EXCERPT PROVIDED:

Read: Gold Weekly Forecast: Sellers look to retain control following uninspiring rebound

At the time of writing, gold is trading on the bid in the open for the week, higher by 0.38% from the get-go at $1,781.64. The price of gold has rallied from a low of $1,773.79 and has reached a high of $1,790.44. 

Gold prices finished on Friday at $1,780.30 and 0.29% higher after moving up from a low of $1,773.80 and reaching a high of $1,790.37.

Meanwhile, the US dollar is flat in the open on Monday, stalling in its recovery from the pressure early on Friday following the miss in producer price inflation.

The personal consumption expenditures (PCE) price index, excluding the volatile food and energy components, increased 0.5%, below economists’ expectations of an 0.6% increase. There is no runaway inflation in this report, which counters the Fed’s faster action, weighing on the greenback.

At the time of writing, DXY is trading at 91.81, a touch below the 91.838 Friday close. However, in the 12 months through May, the core PCE price index shot up 3.4%, the largest gain since April 1992.

Meanwhile, volatility levels are sinking fast again following a brief hiatus around the FOMC meeting although there could be another flurry for the week ahead due to critical US data.

Consumer confidence, ADP, ISM and Friday’s June Nonfarm Payrolls figure will be under the spotlight. A significant number close to the one million mark will be needed to avert a low volatility summer.

Analysts at TD Securities explained that the start of the process of preparing the market for QE tapering has introduced an additional hawkish element to Fed policy expectations.

DATASET RECORDS:
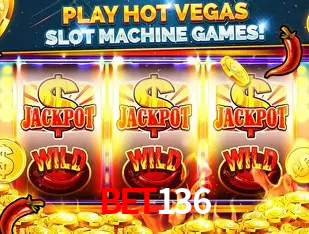 Inovações de Jogos na BET136: O Futuro das Experiências Interativas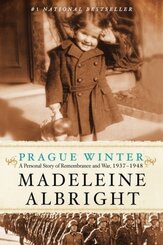 Albright, Madeleine Korbel
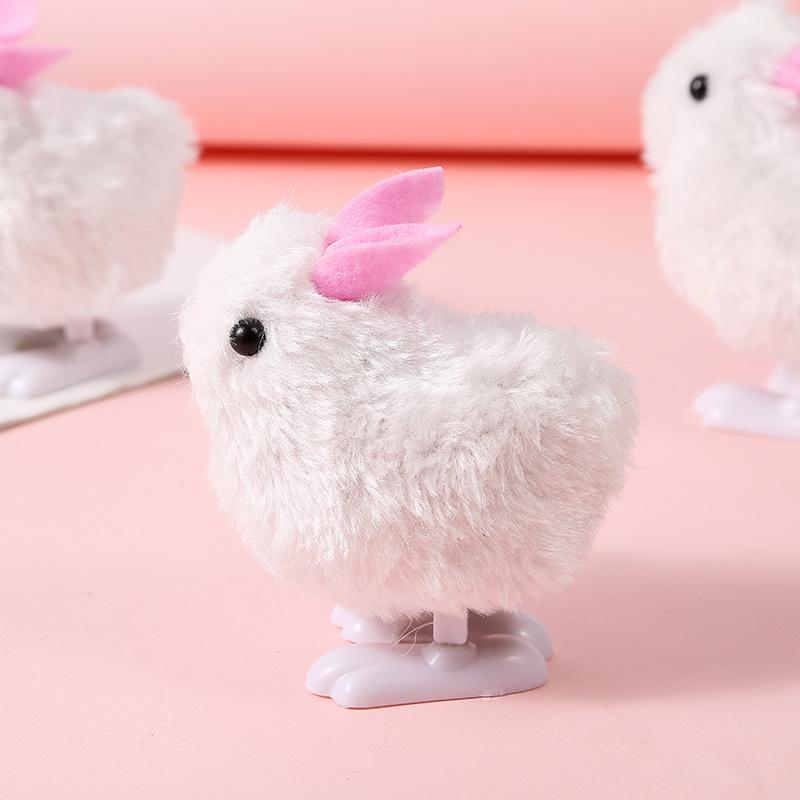 

plush wind-up one size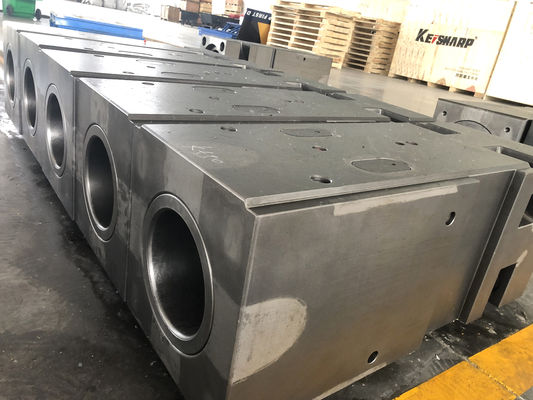 Standard / Customized Hydraulic Breaker Cylinder Back Cylinder Assembly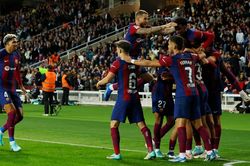 Barcelona vs Real Madrid: Xavi đã và đang hồi sinh Barca?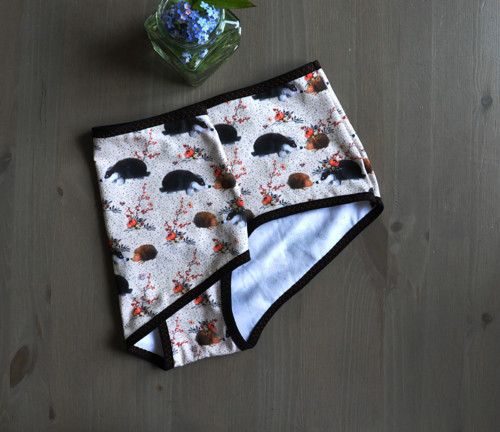 Cosy & Easy kalhotky XL — foto 4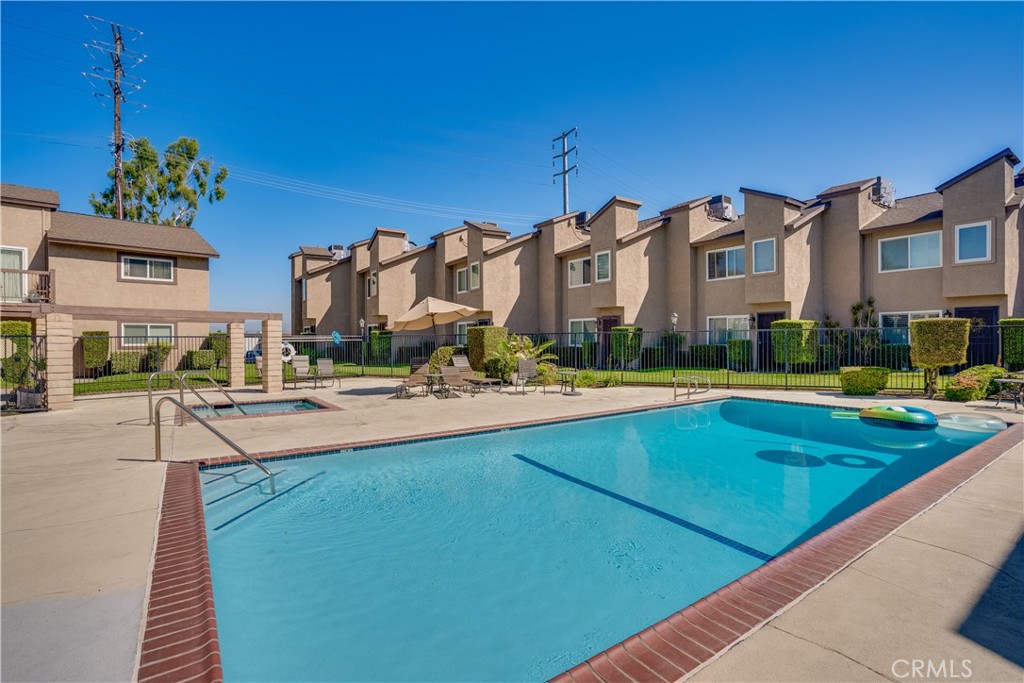 500 N Tustin Avenue 218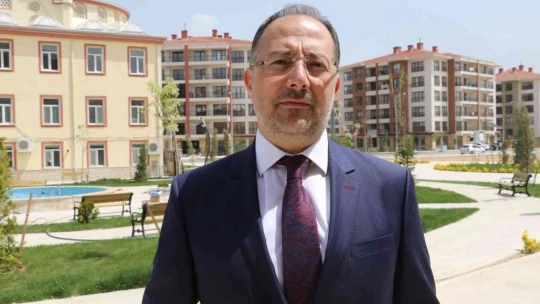 '19 bin 174 konutun kuraları çekildi'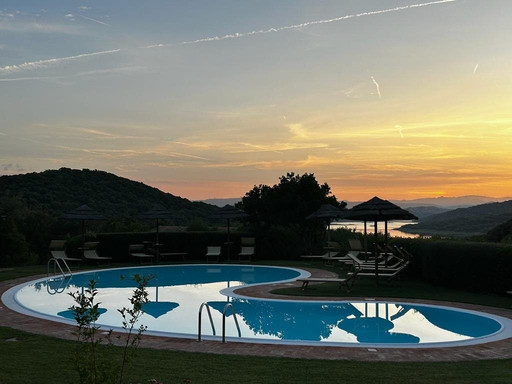 Aldiola Country Resort主图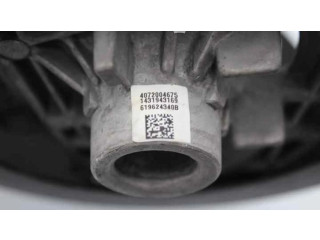 Volant Peugeot 2008 I 2013 98007408ZD  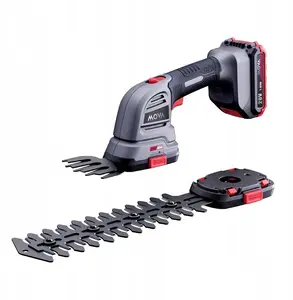 MOVA GGS201 20V Cordless Grass and Shrub Shears 2-in-1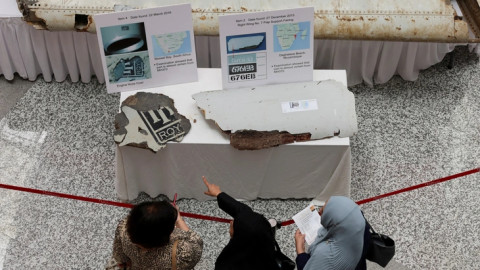 Malaysia chốt tìm tiếp máy bay MH370, không tìm thấy không trả tiền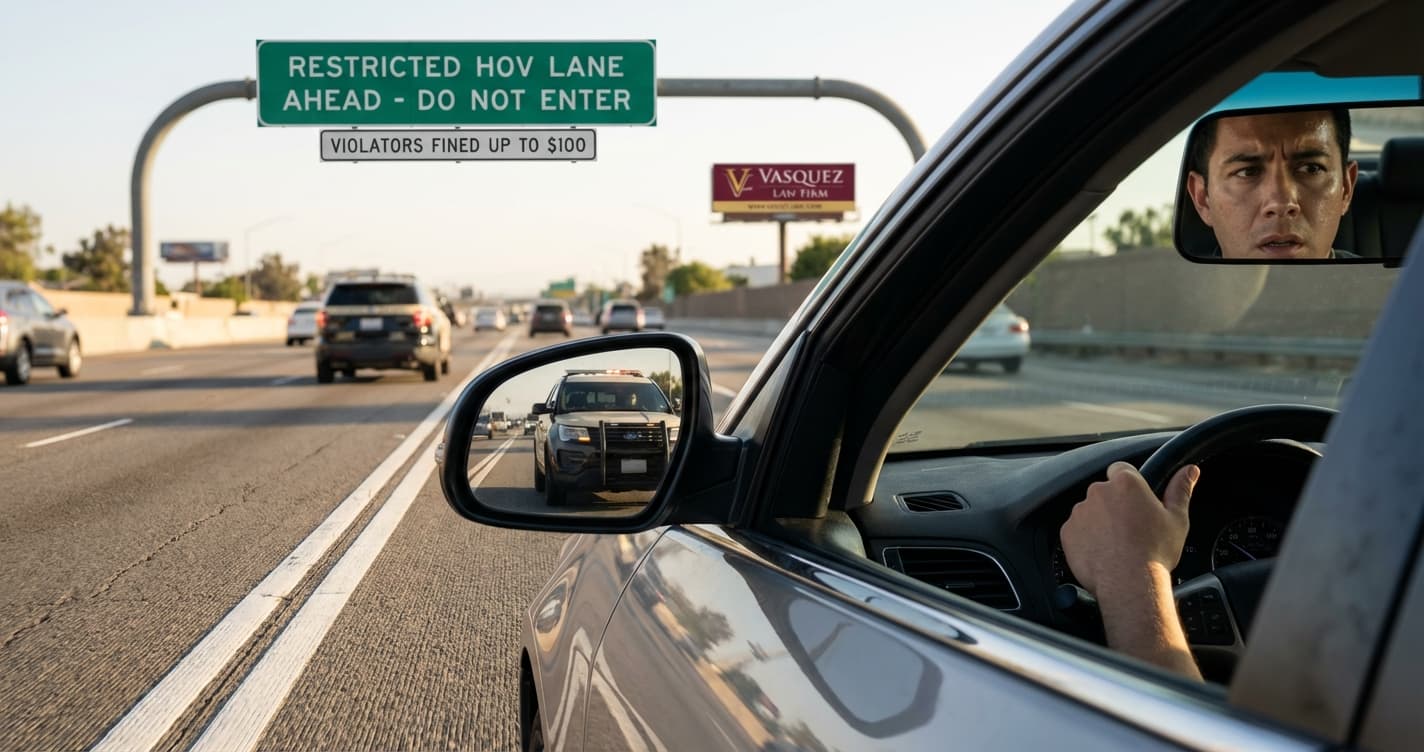 New NC Highway Lane Ban & $100 Fines: Stay Legal on the Road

TASK DESCRIPTION:
Can you write what comes next in the gold price report, picking up after its final sentence? The listing isn't needed for this.

EXERCISE OUTPUT:
''The resulting sharp drop, which saw prices fall by some $100 to the $1,770s, and fear of a more pronounced rout also prompted money managers to build short positions. However, with the market reflecting on continued economic risks and yields remaining quite low, it is unlikely there will continue to be aggressive reductions in length.''

''Indeed, once the dust settles, gold should migrate well above $1,800/oz in the next months with investors likely increasing exposure in the yellow metal, the analysts added. 

Gold technical analysis

However, gold has failed to trade stronger into the $1800s and there is a lack of an immediate impetus to buy the yellow metal which puts the focus on the downside from a technical point of view.

Chart of the Week: Gold meets a critical landmark

A close below 1,772 and 4-hour support will be important and will put the 1,750’s on the map for the bears. 

Previous update

Update: Gold (XAU/USD) prices hold lower ground near $1,780, down 0.09% intraday, despite the latest bounce off intraday low during Monday’s Asian session. While the US dollar pullback could be linked to the commodity’s latest U-turn, downbeat US Treasury yields and mildly bid stock futures are extra catalysts to help gold buyers lick their wounds.

However, fears of the Fed action, backed by last week’s US Core Personal Consumption Expenditures (PCE) Price Index, the Fed’s preferred gauge, probe gold’s short-term upside amid a lack of major data/events. It’s worth mentioning that the Fedspeak becomes the key driver to watch ahead of Friday’s US Nonfarm Payrolls as the policymakers keep rejecting reflation fears and seek confirmation from the key job report.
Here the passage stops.